§ Description of the task
How many lines in the material below contain the string "instances"? Count them and reply with the number only.
* Begin Stored rows *
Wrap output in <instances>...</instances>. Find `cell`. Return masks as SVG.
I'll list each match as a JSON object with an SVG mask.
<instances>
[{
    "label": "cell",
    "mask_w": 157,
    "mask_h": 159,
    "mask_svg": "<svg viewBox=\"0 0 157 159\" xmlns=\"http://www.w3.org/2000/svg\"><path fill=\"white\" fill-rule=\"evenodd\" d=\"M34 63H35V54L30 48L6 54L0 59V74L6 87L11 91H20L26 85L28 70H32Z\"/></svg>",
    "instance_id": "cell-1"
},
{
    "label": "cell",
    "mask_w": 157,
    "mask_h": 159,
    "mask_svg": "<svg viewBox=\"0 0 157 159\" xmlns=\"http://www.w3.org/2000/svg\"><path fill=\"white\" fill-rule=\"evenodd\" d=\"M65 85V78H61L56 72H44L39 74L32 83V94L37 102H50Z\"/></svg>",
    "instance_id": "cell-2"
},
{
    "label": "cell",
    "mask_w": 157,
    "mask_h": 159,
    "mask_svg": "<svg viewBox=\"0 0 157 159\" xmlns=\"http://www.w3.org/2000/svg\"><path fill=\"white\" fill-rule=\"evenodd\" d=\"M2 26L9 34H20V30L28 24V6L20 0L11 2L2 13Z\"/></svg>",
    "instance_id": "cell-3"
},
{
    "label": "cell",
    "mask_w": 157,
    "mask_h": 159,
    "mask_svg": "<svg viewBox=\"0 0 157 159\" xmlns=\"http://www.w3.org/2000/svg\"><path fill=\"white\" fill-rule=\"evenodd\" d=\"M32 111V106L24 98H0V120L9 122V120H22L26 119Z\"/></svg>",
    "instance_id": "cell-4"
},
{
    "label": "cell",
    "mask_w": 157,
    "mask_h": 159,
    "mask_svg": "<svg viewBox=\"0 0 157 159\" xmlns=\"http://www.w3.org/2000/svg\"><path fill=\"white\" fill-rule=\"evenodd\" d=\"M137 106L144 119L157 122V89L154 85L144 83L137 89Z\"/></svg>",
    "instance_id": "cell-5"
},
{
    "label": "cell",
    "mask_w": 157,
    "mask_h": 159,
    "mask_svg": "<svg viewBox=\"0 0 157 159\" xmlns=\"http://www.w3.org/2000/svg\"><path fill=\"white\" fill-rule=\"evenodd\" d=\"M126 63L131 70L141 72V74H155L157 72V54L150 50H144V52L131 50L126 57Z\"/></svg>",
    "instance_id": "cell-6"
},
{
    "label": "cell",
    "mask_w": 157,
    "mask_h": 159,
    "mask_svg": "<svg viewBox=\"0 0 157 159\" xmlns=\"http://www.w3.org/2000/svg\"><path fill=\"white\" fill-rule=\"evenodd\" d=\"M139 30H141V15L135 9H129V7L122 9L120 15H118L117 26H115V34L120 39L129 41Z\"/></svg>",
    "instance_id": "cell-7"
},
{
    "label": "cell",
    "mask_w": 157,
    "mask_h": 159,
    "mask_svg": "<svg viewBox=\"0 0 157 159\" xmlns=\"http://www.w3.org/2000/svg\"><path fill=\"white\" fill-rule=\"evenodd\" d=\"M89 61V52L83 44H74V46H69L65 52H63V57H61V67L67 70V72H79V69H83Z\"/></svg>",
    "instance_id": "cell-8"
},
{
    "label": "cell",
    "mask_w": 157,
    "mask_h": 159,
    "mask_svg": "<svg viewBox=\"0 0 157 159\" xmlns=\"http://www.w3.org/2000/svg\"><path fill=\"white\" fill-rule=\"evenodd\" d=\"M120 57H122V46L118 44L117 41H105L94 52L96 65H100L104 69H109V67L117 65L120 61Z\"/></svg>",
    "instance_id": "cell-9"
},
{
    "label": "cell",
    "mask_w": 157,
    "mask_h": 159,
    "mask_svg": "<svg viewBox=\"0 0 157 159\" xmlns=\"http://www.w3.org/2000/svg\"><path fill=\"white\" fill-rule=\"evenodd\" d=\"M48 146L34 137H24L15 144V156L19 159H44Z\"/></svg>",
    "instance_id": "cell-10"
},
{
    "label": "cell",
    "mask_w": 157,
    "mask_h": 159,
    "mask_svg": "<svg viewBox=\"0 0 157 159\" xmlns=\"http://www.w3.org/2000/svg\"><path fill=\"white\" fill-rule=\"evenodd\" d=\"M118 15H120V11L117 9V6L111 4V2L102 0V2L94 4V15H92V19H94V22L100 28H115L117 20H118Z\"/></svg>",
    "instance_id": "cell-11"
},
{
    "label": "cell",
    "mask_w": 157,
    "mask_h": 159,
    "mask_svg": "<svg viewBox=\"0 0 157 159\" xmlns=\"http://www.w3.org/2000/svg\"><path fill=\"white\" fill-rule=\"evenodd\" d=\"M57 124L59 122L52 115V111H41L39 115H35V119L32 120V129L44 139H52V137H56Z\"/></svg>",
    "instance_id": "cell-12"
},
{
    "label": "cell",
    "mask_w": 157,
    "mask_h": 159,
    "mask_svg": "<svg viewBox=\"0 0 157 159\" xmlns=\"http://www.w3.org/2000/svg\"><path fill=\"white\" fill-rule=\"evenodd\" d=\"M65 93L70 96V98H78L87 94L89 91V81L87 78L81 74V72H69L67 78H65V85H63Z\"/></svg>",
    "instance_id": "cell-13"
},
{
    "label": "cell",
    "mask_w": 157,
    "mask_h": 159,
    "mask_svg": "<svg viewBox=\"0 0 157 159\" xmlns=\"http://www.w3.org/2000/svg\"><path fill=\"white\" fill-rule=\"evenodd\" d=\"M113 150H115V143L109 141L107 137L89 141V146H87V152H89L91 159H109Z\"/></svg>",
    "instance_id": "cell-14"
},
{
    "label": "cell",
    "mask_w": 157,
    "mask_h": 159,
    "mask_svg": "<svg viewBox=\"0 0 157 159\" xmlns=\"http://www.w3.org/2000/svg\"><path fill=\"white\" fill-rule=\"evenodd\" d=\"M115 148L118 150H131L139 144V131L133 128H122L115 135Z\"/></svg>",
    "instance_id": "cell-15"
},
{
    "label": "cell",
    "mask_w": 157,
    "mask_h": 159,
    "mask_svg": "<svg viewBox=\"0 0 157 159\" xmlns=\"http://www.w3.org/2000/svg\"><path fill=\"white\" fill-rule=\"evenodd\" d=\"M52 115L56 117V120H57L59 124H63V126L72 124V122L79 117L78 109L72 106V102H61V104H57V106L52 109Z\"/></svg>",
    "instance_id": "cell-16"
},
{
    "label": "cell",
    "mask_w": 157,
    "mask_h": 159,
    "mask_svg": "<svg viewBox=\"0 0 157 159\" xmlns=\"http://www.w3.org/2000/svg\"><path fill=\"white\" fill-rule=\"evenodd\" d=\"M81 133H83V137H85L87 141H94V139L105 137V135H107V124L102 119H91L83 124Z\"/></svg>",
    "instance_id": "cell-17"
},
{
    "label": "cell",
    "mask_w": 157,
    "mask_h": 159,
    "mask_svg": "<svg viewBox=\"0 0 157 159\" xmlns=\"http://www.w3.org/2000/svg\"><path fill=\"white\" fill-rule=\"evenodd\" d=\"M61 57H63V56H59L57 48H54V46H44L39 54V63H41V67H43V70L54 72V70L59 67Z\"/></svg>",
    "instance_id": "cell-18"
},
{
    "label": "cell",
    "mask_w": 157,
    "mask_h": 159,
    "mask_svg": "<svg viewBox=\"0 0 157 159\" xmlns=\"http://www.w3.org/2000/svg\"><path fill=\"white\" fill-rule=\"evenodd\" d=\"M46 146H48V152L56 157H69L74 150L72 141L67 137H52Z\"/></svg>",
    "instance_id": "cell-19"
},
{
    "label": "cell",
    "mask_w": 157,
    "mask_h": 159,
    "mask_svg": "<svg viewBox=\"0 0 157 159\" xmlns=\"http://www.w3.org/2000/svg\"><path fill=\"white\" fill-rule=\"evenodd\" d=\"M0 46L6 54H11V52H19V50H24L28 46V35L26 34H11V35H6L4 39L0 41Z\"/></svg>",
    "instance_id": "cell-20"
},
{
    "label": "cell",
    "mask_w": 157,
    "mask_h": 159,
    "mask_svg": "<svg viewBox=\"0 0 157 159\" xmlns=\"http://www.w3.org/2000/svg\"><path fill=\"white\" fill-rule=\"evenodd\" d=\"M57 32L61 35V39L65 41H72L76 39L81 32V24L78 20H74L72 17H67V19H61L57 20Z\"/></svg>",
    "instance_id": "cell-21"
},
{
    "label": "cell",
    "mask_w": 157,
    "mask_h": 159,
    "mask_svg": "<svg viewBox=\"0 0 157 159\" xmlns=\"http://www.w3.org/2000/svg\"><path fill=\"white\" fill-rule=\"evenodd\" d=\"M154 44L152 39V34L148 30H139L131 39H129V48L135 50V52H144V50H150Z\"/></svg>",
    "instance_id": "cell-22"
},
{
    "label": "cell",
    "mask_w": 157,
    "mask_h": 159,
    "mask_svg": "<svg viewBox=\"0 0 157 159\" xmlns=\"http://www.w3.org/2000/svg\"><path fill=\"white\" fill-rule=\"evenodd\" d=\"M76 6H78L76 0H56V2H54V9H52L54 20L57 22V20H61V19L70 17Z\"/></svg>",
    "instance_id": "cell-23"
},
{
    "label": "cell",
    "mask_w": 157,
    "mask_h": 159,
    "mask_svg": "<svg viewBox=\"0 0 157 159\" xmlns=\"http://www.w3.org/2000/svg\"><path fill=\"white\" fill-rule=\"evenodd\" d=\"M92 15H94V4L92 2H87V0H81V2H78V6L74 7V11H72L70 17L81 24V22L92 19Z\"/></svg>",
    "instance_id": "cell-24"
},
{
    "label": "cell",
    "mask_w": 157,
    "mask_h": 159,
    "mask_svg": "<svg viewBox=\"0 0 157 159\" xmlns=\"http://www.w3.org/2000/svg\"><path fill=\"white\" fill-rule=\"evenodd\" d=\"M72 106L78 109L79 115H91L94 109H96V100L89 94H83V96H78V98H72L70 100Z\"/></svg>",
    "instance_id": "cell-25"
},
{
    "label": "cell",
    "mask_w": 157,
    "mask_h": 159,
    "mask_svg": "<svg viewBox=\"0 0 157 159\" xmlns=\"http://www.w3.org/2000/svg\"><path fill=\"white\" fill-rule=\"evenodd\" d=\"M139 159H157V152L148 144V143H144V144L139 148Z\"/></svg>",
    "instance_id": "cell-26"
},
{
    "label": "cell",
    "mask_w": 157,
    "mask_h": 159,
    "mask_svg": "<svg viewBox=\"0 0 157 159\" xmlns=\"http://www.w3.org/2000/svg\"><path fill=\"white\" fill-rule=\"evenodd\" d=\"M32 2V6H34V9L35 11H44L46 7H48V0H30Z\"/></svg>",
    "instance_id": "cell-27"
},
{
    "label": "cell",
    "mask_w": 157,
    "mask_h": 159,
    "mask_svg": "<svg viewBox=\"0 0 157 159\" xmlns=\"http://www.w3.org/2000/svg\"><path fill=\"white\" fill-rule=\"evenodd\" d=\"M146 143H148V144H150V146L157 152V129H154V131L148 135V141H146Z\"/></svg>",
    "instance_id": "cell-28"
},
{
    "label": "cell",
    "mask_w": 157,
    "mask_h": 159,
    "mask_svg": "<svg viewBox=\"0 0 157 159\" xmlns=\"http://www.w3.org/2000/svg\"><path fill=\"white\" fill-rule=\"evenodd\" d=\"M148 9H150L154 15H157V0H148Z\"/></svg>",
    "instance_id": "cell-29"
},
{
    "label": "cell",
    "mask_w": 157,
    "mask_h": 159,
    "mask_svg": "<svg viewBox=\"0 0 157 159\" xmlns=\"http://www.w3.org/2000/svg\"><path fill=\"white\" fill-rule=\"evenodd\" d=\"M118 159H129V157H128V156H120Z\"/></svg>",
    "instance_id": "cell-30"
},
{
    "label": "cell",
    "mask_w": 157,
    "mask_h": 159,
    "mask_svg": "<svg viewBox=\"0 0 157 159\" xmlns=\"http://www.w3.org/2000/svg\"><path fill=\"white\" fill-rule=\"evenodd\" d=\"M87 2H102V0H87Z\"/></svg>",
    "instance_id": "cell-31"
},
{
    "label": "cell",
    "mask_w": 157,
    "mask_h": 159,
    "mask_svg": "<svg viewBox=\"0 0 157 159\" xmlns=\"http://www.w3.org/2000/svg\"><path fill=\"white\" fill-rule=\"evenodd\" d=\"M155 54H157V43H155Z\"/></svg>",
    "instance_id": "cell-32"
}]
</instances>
* End Stored rows *
§ Answer below
3